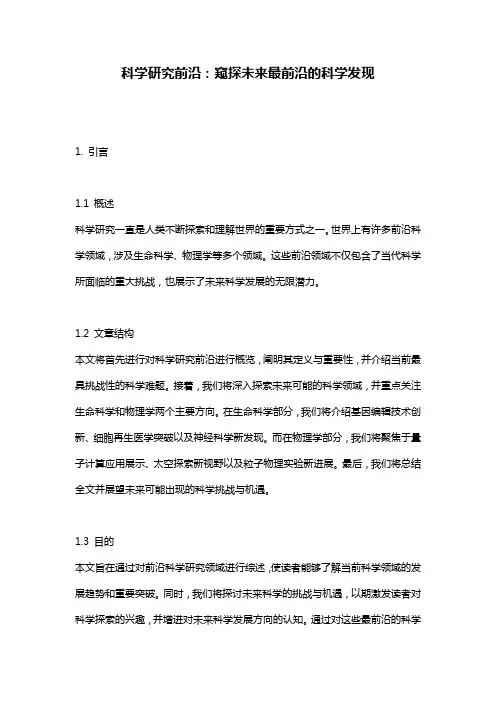 科学研究前沿：窥探未来最前沿的科学发现

1. 引言

1.1 概述
科学研究一直是人类不断探索和理解世界的重要方式之一。世界上有许多前沿科学领域，涉及生命科学、物理学等多个领域。这些前沿领域不仅包含了当代科学所面临的重大挑战，也展示了未来科学发展的无限潜力。

1.2 文章结构
本文将首先进行对科学研究前沿进行概览，阐明其定义与重要性，并介绍当前最具挑战性的科学难题。接着，我们将深入探索未来可能的科学领域，并重点关注生命科学和物理学两个主要方向。在生命科学部分，我们将介绍基因编辑技术创新、细胞再生医学突破以及神经科学新发现。而在物理学部分，我们将聚焦于量子计算应用展示、太空探索新视野以及粒子物理实验新进展。最后，我们将总结全文并展望未来可能出现的科学挑战与机遇。

1.3 目的
本文旨在通过对前沿科学研究领域进行综述，使读者能够了解当前科学领域的发展趋势和重要突破。同时，我们将探讨未来科学的挑战与机遇，以期激发读者对科学探索的兴趣，并增进对未来科学发展方向的认知。通过对这些最前沿的科学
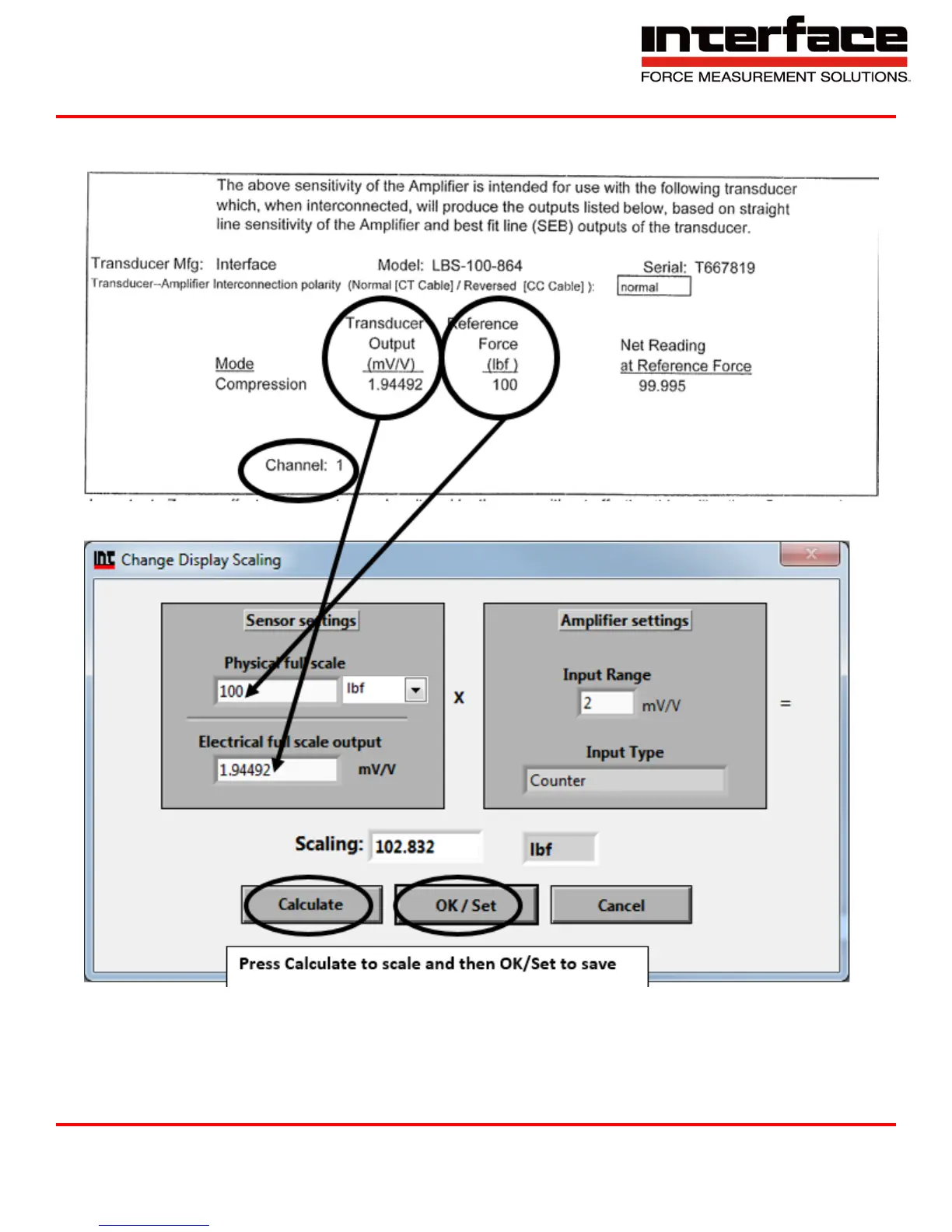 interface
FORCE MEASUREMENT SOLUTIONS.

The above sensitivity of the Amplifier is intended for use with the following transducer which, when interconnected, will produce the outputs listed below, based on straight line sensitivity of the Amplifier and best fit line (SEB) outputs of the transducer.

Transducer Mfg: Interface Model: LBS-100-864 Serial: T667819

Transducer--Amplifier Interconnection polarity (Normal [CT Cable] / Reversed [CC Cable] ): normal

| Mode | Transducer Output (mV/V) | Reference Force (lbf ) | Net Reading at Reference Force |
|---|---|---|---|
| Compression | 1.94492 | 100 | 99.995 |

Channel: 1

Change Display Scaling

Sensor settings

Physical full scale
100 lbf

Electrical full scale output
1.94492 mV/V

X

Amplifier settings

Input Range
2 mV/V

Input Type
Counter

=

Scaling: 102.832 lbf

Calculate OK / Set Cancel

Press Calculate to scale and then OK/Set to save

⁂

WORK REQUEST
Return verbatim each line from the one that mentions "Amplifier settings" to the end of the entries, inclusive.

SOLUTION FOR THIS TASK
Amplifier settings

Input Range
2 mV/V

Input Type
Counter

=

Scaling: 102.832 lbf

Calculate OK / Set Cancel

Press Calculate to scale and then OK/Set to save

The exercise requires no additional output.